— start of SUPPLIED RECORDS —
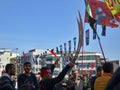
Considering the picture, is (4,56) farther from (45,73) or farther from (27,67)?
(45,73)

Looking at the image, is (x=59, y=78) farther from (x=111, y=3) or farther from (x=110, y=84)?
(x=111, y=3)

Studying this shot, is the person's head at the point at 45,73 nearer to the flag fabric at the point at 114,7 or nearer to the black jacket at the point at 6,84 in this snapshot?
the black jacket at the point at 6,84

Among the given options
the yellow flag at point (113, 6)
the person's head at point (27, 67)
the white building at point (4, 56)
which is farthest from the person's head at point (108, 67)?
the white building at point (4, 56)

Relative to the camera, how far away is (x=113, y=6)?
1806cm

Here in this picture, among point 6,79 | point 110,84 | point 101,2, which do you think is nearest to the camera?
point 110,84

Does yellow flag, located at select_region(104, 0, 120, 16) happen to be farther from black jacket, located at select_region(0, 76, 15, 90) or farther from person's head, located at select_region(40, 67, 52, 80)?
black jacket, located at select_region(0, 76, 15, 90)

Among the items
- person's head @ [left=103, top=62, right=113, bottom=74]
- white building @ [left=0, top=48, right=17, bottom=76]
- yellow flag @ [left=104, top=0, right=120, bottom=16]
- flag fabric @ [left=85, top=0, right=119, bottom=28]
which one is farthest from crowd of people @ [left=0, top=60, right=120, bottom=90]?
white building @ [left=0, top=48, right=17, bottom=76]

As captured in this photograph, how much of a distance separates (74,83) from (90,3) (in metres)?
6.40

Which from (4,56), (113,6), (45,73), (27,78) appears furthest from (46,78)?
(4,56)

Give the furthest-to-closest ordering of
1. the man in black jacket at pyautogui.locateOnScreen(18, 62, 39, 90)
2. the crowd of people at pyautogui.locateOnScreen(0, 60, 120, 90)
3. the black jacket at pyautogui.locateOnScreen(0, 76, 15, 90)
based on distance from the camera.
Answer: the man in black jacket at pyautogui.locateOnScreen(18, 62, 39, 90) → the black jacket at pyautogui.locateOnScreen(0, 76, 15, 90) → the crowd of people at pyautogui.locateOnScreen(0, 60, 120, 90)

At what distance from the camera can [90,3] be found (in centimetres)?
1906

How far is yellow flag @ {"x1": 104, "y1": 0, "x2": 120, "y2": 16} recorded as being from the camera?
16547 millimetres

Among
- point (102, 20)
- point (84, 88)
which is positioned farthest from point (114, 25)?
point (84, 88)

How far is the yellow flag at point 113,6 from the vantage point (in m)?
16.5
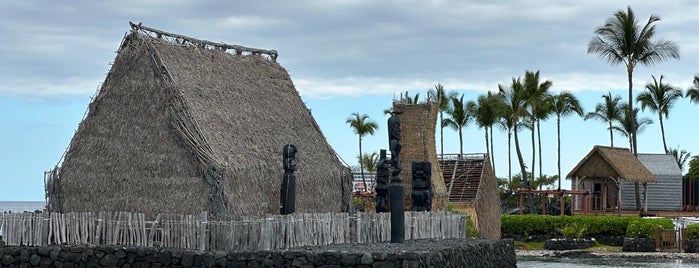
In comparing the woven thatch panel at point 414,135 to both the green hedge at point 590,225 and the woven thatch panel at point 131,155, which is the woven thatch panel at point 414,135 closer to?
the green hedge at point 590,225

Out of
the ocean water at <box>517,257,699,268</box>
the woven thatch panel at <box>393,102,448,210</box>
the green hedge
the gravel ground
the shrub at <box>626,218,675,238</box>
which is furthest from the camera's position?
the green hedge

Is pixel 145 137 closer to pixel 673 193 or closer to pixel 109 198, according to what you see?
pixel 109 198

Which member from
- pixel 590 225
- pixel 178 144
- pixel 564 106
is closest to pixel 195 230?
pixel 178 144

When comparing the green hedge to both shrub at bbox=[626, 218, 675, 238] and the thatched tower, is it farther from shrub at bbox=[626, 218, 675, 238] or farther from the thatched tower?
the thatched tower

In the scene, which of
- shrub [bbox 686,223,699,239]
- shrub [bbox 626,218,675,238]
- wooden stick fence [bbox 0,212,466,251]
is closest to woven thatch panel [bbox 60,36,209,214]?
wooden stick fence [bbox 0,212,466,251]

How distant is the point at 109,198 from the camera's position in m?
25.7

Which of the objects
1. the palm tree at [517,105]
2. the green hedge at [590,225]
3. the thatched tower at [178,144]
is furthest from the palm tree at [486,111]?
the thatched tower at [178,144]

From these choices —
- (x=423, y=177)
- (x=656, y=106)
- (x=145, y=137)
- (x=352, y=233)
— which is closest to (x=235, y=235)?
(x=352, y=233)

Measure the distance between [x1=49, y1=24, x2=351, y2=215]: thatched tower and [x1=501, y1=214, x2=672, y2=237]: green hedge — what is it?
1689cm

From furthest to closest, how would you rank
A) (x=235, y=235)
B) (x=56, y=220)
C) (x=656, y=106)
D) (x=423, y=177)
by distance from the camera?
1. (x=656, y=106)
2. (x=423, y=177)
3. (x=56, y=220)
4. (x=235, y=235)

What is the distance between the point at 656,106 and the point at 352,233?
1897 inches

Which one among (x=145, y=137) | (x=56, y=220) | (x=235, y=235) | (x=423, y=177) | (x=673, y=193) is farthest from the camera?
(x=673, y=193)

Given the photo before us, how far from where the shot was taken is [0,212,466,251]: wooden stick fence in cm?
2119

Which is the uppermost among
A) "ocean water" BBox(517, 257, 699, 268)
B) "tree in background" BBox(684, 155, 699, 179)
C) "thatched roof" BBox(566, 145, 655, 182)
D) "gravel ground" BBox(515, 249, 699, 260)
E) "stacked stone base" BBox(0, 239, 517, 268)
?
"tree in background" BBox(684, 155, 699, 179)
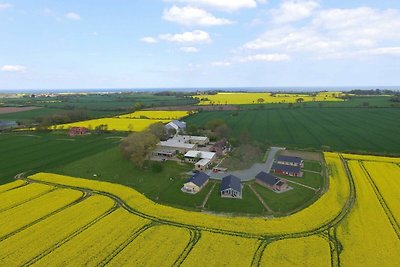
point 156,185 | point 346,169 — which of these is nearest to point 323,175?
point 346,169

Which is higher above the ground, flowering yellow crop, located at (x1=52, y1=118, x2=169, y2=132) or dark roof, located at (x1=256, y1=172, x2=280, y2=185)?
flowering yellow crop, located at (x1=52, y1=118, x2=169, y2=132)

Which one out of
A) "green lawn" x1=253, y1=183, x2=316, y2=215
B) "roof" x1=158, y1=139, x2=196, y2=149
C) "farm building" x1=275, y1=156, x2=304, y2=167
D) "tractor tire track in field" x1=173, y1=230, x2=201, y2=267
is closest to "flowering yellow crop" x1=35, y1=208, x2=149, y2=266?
"tractor tire track in field" x1=173, y1=230, x2=201, y2=267

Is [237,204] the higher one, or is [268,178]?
[268,178]

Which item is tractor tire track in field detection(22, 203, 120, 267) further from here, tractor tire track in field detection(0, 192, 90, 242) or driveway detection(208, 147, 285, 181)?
driveway detection(208, 147, 285, 181)

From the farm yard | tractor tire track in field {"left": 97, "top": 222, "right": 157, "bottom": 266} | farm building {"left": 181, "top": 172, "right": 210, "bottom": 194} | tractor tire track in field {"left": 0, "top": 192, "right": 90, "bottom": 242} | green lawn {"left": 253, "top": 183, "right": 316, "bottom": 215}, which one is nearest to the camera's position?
tractor tire track in field {"left": 97, "top": 222, "right": 157, "bottom": 266}

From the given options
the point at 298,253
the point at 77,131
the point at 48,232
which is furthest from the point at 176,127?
the point at 298,253

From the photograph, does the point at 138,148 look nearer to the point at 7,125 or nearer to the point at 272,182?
the point at 272,182
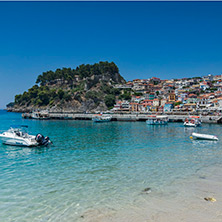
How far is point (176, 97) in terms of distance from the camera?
11988cm

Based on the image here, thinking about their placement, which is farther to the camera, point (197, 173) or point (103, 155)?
point (103, 155)

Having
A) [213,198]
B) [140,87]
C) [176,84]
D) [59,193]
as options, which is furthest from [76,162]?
[176,84]

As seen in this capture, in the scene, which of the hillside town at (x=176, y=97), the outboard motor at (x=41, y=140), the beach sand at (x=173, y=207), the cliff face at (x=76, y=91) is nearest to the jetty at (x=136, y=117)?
the hillside town at (x=176, y=97)

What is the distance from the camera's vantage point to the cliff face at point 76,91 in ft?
404

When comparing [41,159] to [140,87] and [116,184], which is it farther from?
[140,87]

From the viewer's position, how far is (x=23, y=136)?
84.3 feet

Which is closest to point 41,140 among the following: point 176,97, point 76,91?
point 176,97

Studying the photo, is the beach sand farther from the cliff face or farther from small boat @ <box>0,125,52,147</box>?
the cliff face

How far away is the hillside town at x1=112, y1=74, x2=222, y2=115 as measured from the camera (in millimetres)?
91000

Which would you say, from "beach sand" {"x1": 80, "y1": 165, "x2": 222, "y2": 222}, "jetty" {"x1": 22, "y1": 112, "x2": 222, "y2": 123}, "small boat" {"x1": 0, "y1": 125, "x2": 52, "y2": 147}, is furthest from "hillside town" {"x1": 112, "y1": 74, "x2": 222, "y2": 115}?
"beach sand" {"x1": 80, "y1": 165, "x2": 222, "y2": 222}

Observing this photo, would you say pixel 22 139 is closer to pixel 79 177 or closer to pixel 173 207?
pixel 79 177

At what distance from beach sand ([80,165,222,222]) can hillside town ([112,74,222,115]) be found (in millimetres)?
66591

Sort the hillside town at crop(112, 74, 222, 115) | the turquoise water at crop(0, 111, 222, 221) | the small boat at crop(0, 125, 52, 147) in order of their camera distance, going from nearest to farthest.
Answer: the turquoise water at crop(0, 111, 222, 221)
the small boat at crop(0, 125, 52, 147)
the hillside town at crop(112, 74, 222, 115)

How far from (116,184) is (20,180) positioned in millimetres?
5903
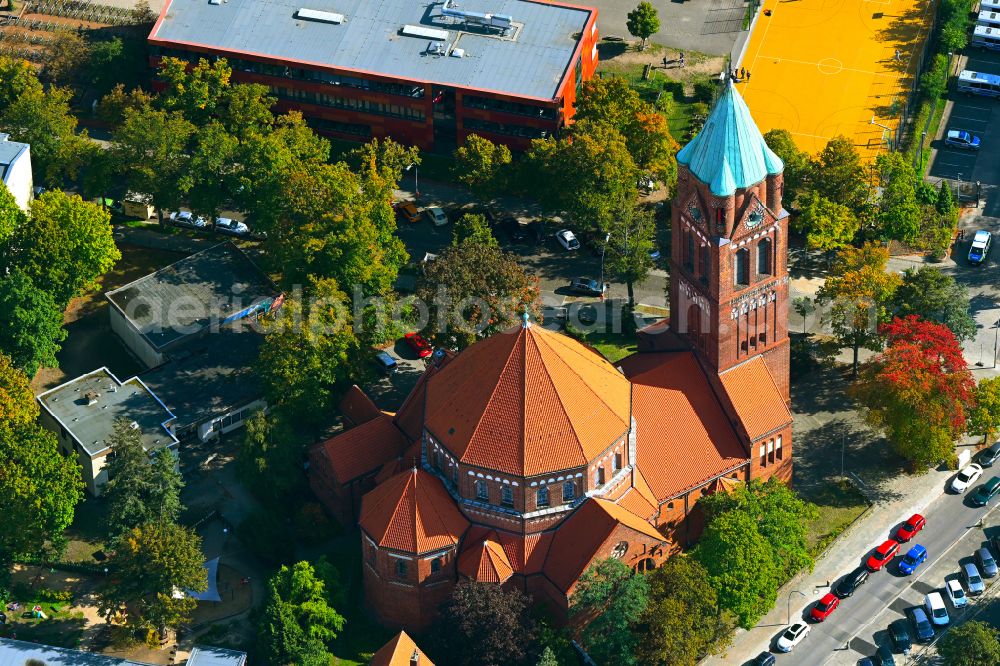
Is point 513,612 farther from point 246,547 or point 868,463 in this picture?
point 868,463

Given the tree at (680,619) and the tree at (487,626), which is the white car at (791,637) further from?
the tree at (487,626)

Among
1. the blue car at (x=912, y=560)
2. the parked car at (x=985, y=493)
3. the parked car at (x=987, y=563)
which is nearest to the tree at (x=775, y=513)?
the blue car at (x=912, y=560)

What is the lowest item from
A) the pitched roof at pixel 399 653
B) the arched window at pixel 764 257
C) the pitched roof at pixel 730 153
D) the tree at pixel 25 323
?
the pitched roof at pixel 399 653

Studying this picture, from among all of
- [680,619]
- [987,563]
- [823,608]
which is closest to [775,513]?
[823,608]

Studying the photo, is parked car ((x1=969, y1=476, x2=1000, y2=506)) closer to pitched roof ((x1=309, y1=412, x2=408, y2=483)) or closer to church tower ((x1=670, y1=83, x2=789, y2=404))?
church tower ((x1=670, y1=83, x2=789, y2=404))

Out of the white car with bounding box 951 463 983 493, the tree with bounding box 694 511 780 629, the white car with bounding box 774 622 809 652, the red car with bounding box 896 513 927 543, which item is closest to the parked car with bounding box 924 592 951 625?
the red car with bounding box 896 513 927 543

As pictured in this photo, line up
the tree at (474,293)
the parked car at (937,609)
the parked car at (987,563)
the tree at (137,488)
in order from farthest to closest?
the tree at (474,293) < the parked car at (987,563) < the tree at (137,488) < the parked car at (937,609)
— end of SUPPLIED RECORDS —
Write out the lines from the line with "Which of the objects" up to and including the line with "4. (x=235, y=235)", substituting "green shrub" for "green hedge" and keeping everything else the same.

### TASK RESULT
Which of the objects
1. the palm tree at [517,105]
2. the green shrub at [590,225]
3. the thatched tower at [178,144]
is furthest from the palm tree at [486,111]?
the thatched tower at [178,144]

From these choices —
- (x=423, y=177)
- (x=656, y=106)
- (x=145, y=137)
- (x=352, y=233)
— which is closest to (x=235, y=235)?
(x=352, y=233)

Measure the distance between [x1=49, y1=24, x2=351, y2=215]: thatched tower and [x1=501, y1=214, x2=672, y2=237]: green shrub — what is it?
1689cm

From furthest to closest, how would you rank
A) (x=235, y=235)
B) (x=56, y=220)
C) (x=656, y=106)
D) (x=423, y=177)
by distance from the camera?
1. (x=656, y=106)
2. (x=423, y=177)
3. (x=56, y=220)
4. (x=235, y=235)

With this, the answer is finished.